### What you need to do
Each line in the entries below that holds the string "Namibia" is to be listed.

### Data for review

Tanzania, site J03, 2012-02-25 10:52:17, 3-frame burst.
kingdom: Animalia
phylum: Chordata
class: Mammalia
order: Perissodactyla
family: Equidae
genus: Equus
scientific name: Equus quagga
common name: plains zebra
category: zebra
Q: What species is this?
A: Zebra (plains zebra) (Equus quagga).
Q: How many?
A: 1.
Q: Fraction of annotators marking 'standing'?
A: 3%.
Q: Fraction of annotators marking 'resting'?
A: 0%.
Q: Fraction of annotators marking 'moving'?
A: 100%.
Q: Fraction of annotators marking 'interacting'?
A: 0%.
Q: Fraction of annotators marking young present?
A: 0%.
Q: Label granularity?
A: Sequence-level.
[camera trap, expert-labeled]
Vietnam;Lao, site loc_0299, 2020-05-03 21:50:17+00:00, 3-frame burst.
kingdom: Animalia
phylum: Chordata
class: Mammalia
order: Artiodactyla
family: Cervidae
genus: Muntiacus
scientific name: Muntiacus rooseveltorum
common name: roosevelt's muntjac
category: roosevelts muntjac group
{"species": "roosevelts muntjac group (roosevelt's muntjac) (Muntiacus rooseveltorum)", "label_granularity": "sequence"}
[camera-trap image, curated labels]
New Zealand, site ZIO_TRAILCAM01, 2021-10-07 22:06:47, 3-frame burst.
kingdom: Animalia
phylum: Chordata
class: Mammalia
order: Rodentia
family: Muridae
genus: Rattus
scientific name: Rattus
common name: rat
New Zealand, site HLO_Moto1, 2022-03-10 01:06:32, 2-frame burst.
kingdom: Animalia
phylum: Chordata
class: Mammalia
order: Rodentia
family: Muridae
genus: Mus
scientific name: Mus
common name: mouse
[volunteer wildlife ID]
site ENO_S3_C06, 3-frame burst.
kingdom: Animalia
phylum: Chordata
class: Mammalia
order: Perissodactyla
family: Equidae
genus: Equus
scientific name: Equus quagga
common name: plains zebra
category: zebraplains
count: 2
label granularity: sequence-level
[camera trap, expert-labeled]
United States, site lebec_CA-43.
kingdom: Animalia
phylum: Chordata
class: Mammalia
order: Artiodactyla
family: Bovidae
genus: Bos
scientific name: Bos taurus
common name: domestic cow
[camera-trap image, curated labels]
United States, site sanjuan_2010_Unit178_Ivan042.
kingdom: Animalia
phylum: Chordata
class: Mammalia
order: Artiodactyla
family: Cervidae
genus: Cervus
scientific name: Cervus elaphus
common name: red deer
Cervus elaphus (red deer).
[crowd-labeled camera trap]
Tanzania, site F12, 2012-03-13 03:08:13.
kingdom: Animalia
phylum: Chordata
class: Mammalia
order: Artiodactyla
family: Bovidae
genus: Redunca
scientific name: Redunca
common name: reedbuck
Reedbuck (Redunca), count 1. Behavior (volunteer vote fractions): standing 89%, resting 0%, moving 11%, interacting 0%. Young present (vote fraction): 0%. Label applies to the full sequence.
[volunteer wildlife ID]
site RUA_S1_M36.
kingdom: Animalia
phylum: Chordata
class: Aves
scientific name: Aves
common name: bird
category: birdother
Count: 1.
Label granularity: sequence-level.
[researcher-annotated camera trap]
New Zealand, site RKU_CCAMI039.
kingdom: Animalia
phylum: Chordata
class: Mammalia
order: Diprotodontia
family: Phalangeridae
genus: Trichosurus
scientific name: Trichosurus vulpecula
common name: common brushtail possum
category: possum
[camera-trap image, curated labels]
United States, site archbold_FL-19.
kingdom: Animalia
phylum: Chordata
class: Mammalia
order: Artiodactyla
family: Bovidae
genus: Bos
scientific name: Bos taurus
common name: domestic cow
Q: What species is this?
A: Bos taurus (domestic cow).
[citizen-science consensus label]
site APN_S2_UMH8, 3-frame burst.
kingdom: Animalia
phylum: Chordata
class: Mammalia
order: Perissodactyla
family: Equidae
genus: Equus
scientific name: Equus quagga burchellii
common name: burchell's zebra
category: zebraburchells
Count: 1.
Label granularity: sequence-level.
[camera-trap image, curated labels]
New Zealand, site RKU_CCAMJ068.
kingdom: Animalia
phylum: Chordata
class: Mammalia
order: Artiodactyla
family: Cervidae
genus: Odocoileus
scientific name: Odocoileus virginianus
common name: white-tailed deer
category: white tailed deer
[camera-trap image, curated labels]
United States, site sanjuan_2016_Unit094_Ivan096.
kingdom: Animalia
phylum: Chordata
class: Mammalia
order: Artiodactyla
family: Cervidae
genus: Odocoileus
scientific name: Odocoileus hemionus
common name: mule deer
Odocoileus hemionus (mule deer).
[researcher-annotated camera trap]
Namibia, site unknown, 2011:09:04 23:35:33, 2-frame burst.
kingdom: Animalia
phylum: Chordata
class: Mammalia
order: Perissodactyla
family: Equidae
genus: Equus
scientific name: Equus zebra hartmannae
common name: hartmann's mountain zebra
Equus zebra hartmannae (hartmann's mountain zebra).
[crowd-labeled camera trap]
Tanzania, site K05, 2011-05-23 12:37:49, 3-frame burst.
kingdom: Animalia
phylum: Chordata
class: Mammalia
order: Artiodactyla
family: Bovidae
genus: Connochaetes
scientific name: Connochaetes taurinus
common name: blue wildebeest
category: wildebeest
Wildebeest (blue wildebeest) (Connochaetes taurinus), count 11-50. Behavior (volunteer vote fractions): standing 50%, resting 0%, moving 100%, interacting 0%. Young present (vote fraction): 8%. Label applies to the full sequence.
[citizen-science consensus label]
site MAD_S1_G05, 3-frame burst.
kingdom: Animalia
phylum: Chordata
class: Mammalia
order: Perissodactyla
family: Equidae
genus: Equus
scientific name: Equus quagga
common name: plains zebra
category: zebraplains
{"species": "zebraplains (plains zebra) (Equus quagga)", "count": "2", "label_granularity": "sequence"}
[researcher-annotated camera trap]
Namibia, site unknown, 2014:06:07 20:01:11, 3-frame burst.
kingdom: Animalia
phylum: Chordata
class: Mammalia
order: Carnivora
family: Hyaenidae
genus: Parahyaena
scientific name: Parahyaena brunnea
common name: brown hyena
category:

### Completed exercise
Namibia, site unknown, 2011:09:04 23:35:33, 2-frame burst.
Namibia, site unknown, 2014:06:07 20:01:11, 3-frame burst.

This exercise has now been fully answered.